Oft, wenn ich nach dem Lesen eines Buches unentschlossen bin, versuche ich, meinen Eindruck in nur einem Wort zusammenzufassen, um dem Gefühl hinter der Lektüre auf die Spur zu kommen. Bei diesem Buch von Bettine Vriesekoop bin ich auf folgendes Wort gestoßen: achtbar. Es fasst für mich zusammen, warum ich nicht ganz begeistert, aber eben auch nicht enttäuscht bin.
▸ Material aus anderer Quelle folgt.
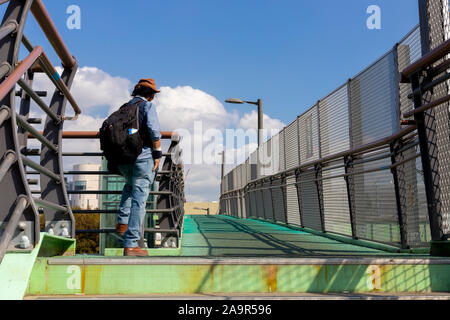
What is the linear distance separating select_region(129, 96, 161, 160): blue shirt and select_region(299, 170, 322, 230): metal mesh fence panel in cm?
446

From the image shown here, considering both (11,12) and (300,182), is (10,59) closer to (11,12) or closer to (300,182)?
A: (11,12)

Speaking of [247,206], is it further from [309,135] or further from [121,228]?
[121,228]

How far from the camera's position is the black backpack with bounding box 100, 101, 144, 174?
149 inches

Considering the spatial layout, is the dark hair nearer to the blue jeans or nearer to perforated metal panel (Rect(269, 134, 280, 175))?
the blue jeans

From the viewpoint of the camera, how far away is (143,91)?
4180mm

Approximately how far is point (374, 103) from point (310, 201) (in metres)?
2.38

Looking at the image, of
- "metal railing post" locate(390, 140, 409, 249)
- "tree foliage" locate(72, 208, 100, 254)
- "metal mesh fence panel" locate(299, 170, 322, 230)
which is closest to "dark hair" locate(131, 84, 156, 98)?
"metal railing post" locate(390, 140, 409, 249)

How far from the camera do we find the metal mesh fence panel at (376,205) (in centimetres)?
537

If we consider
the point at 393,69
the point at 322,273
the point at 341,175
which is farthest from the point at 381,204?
the point at 322,273

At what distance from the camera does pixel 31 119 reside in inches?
139

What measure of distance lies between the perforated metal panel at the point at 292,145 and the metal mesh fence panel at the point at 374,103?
4.08 m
Es ist ein achtbarer Erfolg für eine ehemalige Leistungssportlerin und heutige Journalistin, ein solches Buch zu verfassen. Sie deckt ein beeindruckendes Spektrum von Themen rund um die chinesische Frau von heute ab. Dennoch, als geübter Leser kann man ihre Begrenzungen durchaus entdecken. Vielleicht war die Kombination einfach nicht glücklich: gerade eine Niederländerin (ein Land, das für seine intellektuelle Offenheit bekannt ist), und noch dazu eine ehemalige Sportlerin… und als Reisebegleitung erwählt sie sich für dieses Buch ausgerechnet eine verhuscht wirkende Chinesin, ebenfalls eine Frau also, die in einer Vielzahl von Fällen bei persönlichen Fragen ausweichend antwortet.

Betrachten wir die Vorgeschichte des Buches und seine Rahmenbedingungen. Bettine Vriesekoop hat eine mehr als 30jährige „Geschichte“, die sie mit China verbindet. So weit, so gut. Aber sie selbst bestätigt in ihrem Vorwort, dass eine entscheidende Initialzündung zum Schreiben dieses Buches von einer Gastprofessur ausging – für die man keinerlei akademische Vorkenntnisse benötigte! Sie diskutierte mit einer Handvoll niederländischer Studenten über die Rolle der Frau in China – und konnte sich dabei zumeist nur auf Quellen aus zweiter Hand stützen. Das ist das ganze Buch hindurch spürbar. Immer wieder zitiert sie niederländische Autoren, die angebliche Standardwerke zu China verfasst haben. Auch bezieht sie sich auf Beispiele aus der Populärkultur, wie Filme und Schauspieler, sowie zeitgenössische Belletristik. Und vergessen wir nicht: fast alle Interviews, die sie für dieses Buch geführt hat, haben in Peking stattgefunden – oder in anderen Großstädten. Aber Peking ist nicht China! Genauso wenig wie London England oder Paris Frankreich ist.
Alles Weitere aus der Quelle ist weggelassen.